* [ASSIGNMENT] Among the records, how many lines contain "fontB"? Only the number is needed.

* [PROVIDED ENTRIES]
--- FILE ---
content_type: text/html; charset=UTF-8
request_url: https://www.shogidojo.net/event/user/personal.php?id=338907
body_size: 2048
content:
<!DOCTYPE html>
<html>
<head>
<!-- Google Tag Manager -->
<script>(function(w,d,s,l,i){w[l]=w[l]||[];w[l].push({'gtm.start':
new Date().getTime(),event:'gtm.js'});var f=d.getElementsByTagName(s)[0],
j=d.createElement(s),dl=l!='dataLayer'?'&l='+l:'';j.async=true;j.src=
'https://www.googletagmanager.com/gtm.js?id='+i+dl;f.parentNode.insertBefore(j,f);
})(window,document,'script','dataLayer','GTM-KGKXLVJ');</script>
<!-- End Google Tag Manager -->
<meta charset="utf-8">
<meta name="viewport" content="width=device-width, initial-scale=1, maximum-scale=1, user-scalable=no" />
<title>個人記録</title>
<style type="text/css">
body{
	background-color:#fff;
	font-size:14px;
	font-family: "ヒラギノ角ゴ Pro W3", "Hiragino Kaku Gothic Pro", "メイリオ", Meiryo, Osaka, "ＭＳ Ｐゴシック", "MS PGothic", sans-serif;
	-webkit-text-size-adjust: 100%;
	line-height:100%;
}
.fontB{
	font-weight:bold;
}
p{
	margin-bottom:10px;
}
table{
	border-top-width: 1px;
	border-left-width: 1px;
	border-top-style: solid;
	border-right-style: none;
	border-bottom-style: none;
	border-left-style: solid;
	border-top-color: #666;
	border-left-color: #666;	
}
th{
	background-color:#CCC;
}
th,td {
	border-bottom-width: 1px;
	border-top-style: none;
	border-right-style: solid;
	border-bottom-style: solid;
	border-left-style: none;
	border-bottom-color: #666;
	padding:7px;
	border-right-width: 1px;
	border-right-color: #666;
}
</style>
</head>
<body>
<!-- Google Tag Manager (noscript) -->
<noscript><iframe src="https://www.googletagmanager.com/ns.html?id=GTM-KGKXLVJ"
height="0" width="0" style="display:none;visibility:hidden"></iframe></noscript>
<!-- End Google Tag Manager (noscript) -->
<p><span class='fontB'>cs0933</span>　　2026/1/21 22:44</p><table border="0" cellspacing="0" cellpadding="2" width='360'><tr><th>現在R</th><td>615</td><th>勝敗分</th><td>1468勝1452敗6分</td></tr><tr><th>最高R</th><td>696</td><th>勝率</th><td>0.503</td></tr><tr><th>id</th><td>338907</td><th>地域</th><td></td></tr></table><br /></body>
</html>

* [WRITTEN RESPONSE] 2